3. Maximize retirement contributions. If you participate in an employer-sponsored plan, let’s see if you can contribute the maximum amount. More importantly, by not participating in any portion of the employer match, you are passing up a free gift–a gift that will pay dividends via long-term appreciation. For 2019, the amounts you can contribute have increased. This includes IRA's so give us a call to discuss.
4. Charitable donations. The standard deduction has been raised and fewer folks will benefit from itemizing. Still, many find satisfaction in donating cash to their favorite causes even if a
tax benefit is not forthcoming. "Bunching" deductions can help and there are other lesser known strategies such as donating required minimum distributions if you are over age 70.
Some charities gladly take non-cash donations. It’s a great way to remove items from your home you no longer need, and someone less fortunate will benefit.

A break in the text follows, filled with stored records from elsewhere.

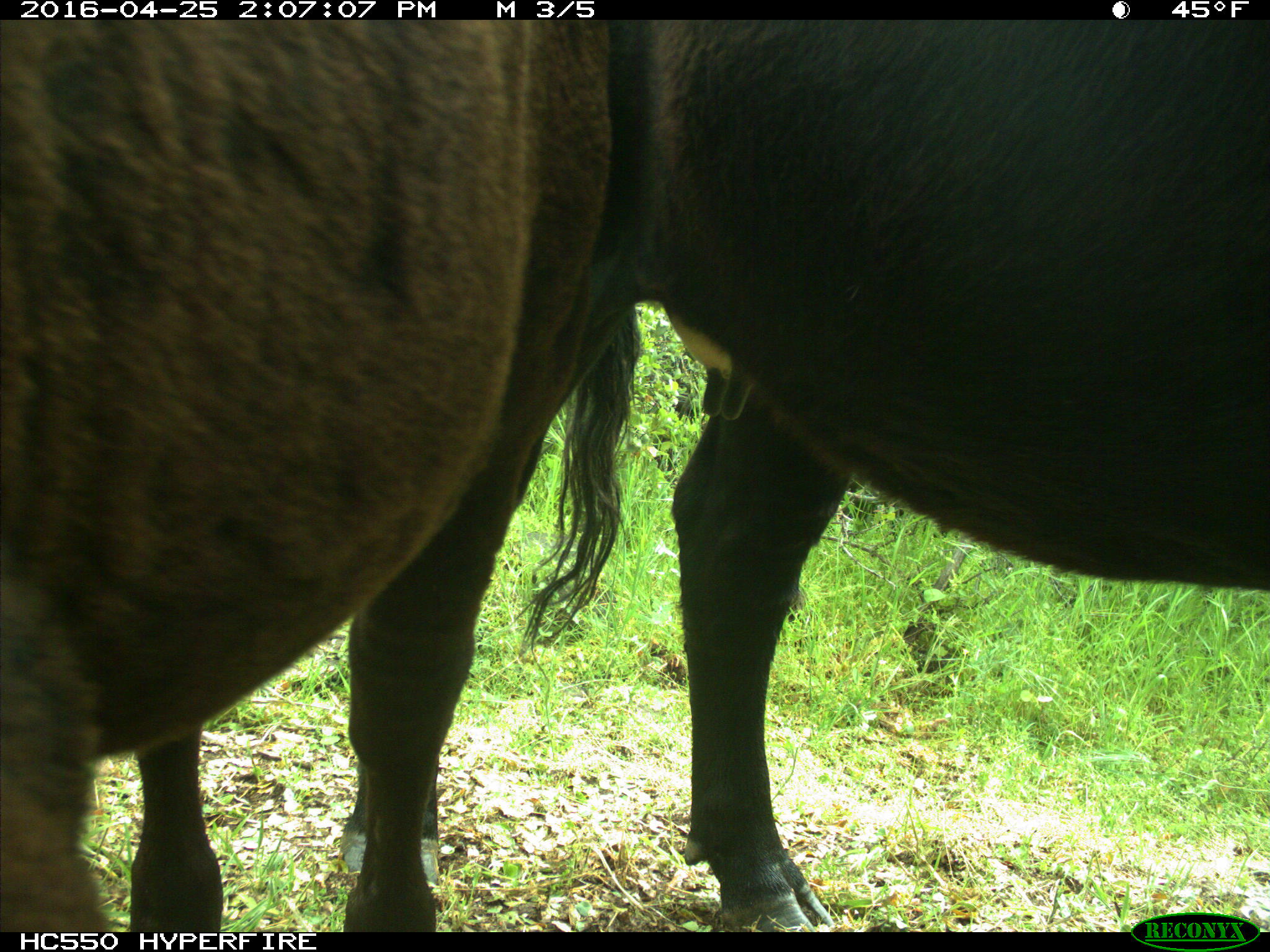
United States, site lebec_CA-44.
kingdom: Animalia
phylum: Chordata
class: Mammalia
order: Artiodactyla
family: Bovidae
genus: Bos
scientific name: Bos taurus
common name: domestic cow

If the value of all noncash donations exceeds $500, you will be required to complete Form 8283 (IRS: About Form 8283, Noncash Charitable Contributions).
5. Health care coverage. Tax reform eliminated the penalty for failing to have health insurance, but the individual shared responsibility provision was eliminated for tax year 2019. If you or family members do not have the minimum essential coverage, you may be subject to a penalty when you file for 2018.
Most taxpayers will simply check a box to indicate that each member of their family had qualifying health coverage for the whole year (IRS: Health Care Law: Do You Have Minimum Essential Coverage?)
6. Health savings accounts. If you have a Health Savings Account (HSA) eligible plan, you can contribute up to $6,900 for your family. The contribution limit for self-only coverage is $3,450 (IRS: 2018 HSA contribution limit for individuals with family HDHP coverage). There are catch up provisions for those over 55 as well.
Contributions can help lower your taxable income, and you’ll have a savings account that’s available to assist for qualified medical expenses.
7. Gift taxes. Are you giving gifts this year? If so, be aware that anything over $15,000 triggers the gift tax. There is a $30,000 exclusion for couples (IRS: Frequently Asked Questions on Gift Taxes).
The gift tax is generally paid by the donor, not the recipient of the gift.
This is not an all-inclusive list, and you may not have had any significant changes in your financial situation this year, however, getting an early start can prevent the troubles that always seem to surface in April.